EpistasisLab / pmlb

PMLB: A large, curated repository of benchmark datasets for evaluating supervised machine learning algorithms.
https://epistasislab.github.io/pmlb/
MIT License
805 stars 135 forks source link

Questions about parity5_plus_5 #179

Open amueller opened 1 year ago

amueller commented 1 year ago

Would it be possible to get a description of the parity5_plus_5 dataset? There's several things that are confusing about it for me. First, there are some duplicate rows, which seems odd. The rows count from 0 to 1023 in binary, and there are 1124 rows in the dataset, meaning there are 100 duplicate rows.

Also, I'm not sure I understand the name of the dataset. The equation for the class label seems to be

data['class'] == data[['Bit_2', 'Bit_3', 'Bit_4', 'Bit_6', 'Bit_8']].sum(axis=1) % 2

but I'm not sure what the intuition behind this is or how it relates to the name. I assume there's some simple binary formula behind this, but I don't immediately see it. Or is it just referring to the fact that the other five bits don't influence the outcome?

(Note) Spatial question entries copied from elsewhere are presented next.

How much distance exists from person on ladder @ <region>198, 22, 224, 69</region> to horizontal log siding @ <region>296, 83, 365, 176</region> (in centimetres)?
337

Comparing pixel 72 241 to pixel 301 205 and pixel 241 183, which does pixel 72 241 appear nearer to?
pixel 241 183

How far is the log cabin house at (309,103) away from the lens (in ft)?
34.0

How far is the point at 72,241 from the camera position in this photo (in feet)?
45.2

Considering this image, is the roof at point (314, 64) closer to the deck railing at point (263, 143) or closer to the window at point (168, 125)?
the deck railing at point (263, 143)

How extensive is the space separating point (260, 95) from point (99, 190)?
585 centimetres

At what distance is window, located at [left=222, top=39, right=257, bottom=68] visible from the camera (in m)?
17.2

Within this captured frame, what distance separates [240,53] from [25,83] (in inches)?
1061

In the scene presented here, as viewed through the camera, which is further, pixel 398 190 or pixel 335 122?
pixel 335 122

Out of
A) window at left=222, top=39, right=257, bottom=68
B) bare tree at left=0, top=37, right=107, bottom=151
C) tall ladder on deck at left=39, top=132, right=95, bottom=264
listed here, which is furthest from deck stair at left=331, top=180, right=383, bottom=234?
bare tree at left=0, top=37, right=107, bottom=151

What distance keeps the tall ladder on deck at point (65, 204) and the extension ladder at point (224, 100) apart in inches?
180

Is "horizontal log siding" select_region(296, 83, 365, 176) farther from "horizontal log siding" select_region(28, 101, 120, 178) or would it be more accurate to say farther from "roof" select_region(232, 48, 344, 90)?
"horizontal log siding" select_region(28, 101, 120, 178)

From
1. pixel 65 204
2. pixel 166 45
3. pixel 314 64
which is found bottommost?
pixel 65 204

lacava commented 1 year ago

@ryanurbs do you happen to know the equation for this dataset?

amueller commented 1 year ago

I think the explanation is actually just that there's a subset of 5 bits whose parity is computed and the other bits are ignored. but I'm still confused by the duplication of some rows.

ryanurbs commented 1 year ago

@lacava @amueller I'm looking into getting a definitive answer to your question. We received this dataset from a colleague.

ryanurbs commented 1 year ago

@lacava @amueller I found a published description of the parity5+5 problem here: https://sci2s.ugr.es/keel/pdf/algorithm/congreso/liu-3.pdf

You are indeed correct that only 5 of the features are relevant (Bits 2,3,4,6,8) and the other 5 are randomly generated. The underlying predictive pattern in this dataset is that if there are an even number of zeros across those features, then the outcome is 1, otherwise 0. I'm not sure why there are extra redundant rows in this dataset, as there should be 1024 unique rows as described in the above paper as well. I'm not certain of the exact origins of this particular dataset so it might not be possible to track down where the extra rows came from, but you might just remove the redundant rows depending on what experiment you are looking to run. The name parity5+5 comes from the fact that this dataset is basically the original parity5 problem with 5 irrelevant features added to it.

amueller commented 1 year ago

@ryanurbs thank you for the explanation. Interesting to know that the published version only has 1024 rows, so this might have been some processing mix-up along the way. Feel free to close. I was asking for openml.org where we might decide to drop the duplicate rows in a new version of the dataset.